Haeckel became the most famous champion of Darwinism in Germany and he was so popular that, previous to the First World War, more people around the world learned about the evolutionary theory through his work “Natürliche Schöpfungsgeschichte” (The History of Creation: Or the Development of the Earth and its Inhabitants by the Action of Natural Causes) than from any other source.
He was one of the first to state that humans evolved from apes and life evolved from non-living matter. He claimed that evidence of human evolution could be found in the Dutch East Indies (now Indonesia). Eugene Dubois, inspired by Haeckel’s ideas, went to Indonesia and found the fossil remains of a hominid, later reclassified as Homo erectus.
He also wrote more than twenty monographs about systematic biology and evolutionary history, among them his studies of radiolarians, medusae and sponges are the most popular. He formulated the concept of ”ecology” and coined the terms of “protist”, “ontogeny”, “phylum”, “phylogeny”, “heterochrony”, and “monera”.
But Haeckel was a man of contradictions. His belief in Recapitulation Theory (“ontogeny recapitulates phylogeny”) was one of his biggest mistakes. His affinity for the German Romantic movement influenced his political beliefs and Stephen Jay Gould wrote that Haeckel’s biological theories, supported by an “irrational mysticism” and racial prejudices contributed to the rise of Nazism.
Despite those faults, he made great contributions in the field of biology and his legacy as scientific illustrator is extraordinary. His master work “Kunstformen der Natur” (Art forms of Nature) influenced not only in science, but in the art, design and architecture of the early 20th century.

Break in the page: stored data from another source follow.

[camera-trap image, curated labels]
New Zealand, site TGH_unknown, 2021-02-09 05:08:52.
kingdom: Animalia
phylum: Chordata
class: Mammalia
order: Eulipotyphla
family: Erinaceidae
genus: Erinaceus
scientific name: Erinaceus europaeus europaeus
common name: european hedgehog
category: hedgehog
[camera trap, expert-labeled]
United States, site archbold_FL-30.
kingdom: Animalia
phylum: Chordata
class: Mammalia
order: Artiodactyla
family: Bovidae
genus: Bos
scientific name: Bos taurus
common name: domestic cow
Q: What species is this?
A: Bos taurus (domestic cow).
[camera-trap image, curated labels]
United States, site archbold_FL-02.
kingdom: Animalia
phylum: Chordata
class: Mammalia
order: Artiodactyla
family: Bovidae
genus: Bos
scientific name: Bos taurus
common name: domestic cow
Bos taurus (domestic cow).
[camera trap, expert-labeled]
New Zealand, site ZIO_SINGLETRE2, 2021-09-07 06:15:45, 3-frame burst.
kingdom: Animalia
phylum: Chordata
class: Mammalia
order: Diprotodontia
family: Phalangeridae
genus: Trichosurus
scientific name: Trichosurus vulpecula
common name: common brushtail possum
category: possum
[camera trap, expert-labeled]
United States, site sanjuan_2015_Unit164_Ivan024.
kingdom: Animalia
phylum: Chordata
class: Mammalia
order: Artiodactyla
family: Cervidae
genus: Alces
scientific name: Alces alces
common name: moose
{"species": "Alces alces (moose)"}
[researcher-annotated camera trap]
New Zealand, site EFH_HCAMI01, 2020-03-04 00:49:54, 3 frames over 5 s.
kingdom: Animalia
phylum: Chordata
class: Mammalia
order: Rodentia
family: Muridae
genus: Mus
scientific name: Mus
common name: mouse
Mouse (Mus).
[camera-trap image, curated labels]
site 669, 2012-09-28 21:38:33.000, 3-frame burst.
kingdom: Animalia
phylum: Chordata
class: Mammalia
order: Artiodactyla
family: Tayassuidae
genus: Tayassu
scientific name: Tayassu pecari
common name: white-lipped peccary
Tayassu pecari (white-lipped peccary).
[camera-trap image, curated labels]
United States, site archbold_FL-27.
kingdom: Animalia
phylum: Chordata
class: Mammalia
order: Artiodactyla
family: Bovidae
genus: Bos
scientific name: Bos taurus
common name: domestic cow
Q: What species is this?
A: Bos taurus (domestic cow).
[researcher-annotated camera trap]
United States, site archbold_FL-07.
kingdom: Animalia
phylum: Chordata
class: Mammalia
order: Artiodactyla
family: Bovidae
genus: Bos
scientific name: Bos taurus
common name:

In 1908, Haeckel was awarded with the prestigious Darwin-Wallace Medal for his contributions in the field of science. After the death of his wife in 1915, Haeckel became mentally frail. Three years later sold his house to the Carl Zeiss foundation and it presently contains a historic library.
Ernst Haeckel died on August 9, 1919 in Germany at the age of 85.
Robert J. Richards, The Tragic Sense of Life: Ernst Haeckel and the Struggle over Evolutionary Thought, (2008), University of Chicago Press.